There are many complex factors affecting mesothelioma and life expectancy, making an accurate prognosis a somewhat complicated endeavor. Understanding what mesothelioma is and how it affects the body is important in order to understand what to expect after receiving a medical diagnosis of malignant mesothelioma.
Mesothelioma is a rare and severe type of cancer that develops after a toxic carcinogen called asbestos enters the body through either ingestion or inhalation. There are two most common types of mesothelioma connected with asbestos: peritoneal and pleural mesothelioma. The former affects the lining of the abdominal cavity, and the latter affects the lining of the lungs. Both types of the disease are generally considered terminal, but mesothelioma and life expectancy may be affected by a number of contingencies.
Early Detection is Key
The most important factor in a mesothelioma case is when the disease was diagnosed—more specifically, how far advanced it is by the time doctors catch it. Mesothelioma is very often difficult to detect, a fact attributable to its ambiguous and seemingly benign early symptoms. Mesothelioma and life expectancy are directly linked with those first cues to seek medical consultation.
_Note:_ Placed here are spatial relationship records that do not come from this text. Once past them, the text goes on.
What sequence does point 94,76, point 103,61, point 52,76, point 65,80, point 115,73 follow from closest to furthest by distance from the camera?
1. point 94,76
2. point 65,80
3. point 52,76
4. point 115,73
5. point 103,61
Once the disease has been diagnosed, treatment can begin. Almost without exception, treatment that is begun early has better results than treatment that is begun in the more advanced stages.
Lifestyle Choices Matter
Both the initial prognosis and continuing outlook of mesothelioma is affected by the overall health of the patient. Health is affected by a number of lifestyle choices, including nutrition. Once diagnosed, it is of vital importance that patients keep their weight up. Nutrition should be tailored to maintain weight through healthy eating.
Both pre- and post-diagnosis, smoking can also be a major influence on the development of mesothelioma. It is important to note that cigarette smoke is not attributed as a cause of mesothelioma. It does, however, have a bearing on mesothelioma and life expectancy; exposure to both cigarette smoke and asbestos together also increases the likelihood that lung cancers will develop.
Of course, for anyone living with mesothelioma, living as healthfully as possible is perhaps the best action for improving quality of life.
Treatment Options and Success Rates are Limited
It is important to know that mesothelioma is considered a particularly harsh type of cancer and that treatment is designed to prolong life, not to cure the disease. Chemotherapy, radiation and surgery are all traditional treatment options.
Many patients also explore alternative treatments—examples include acupuncture and relaxation training. While none of these non-traditional methods have been proven to eliminate the disease, they have shown some effectiveness in controlling it.
While most cases receive less-than-favorable long-term survival odds, there have been exceptions to the common medical thinking about mesothelioma and life expectancy. Notable survivors have lived with the disease for several years. Additionally, new research is ongoing, and treatment advances are occurring all the time. As medical science develops, the future of how mesothelioma is treated could change in coming years.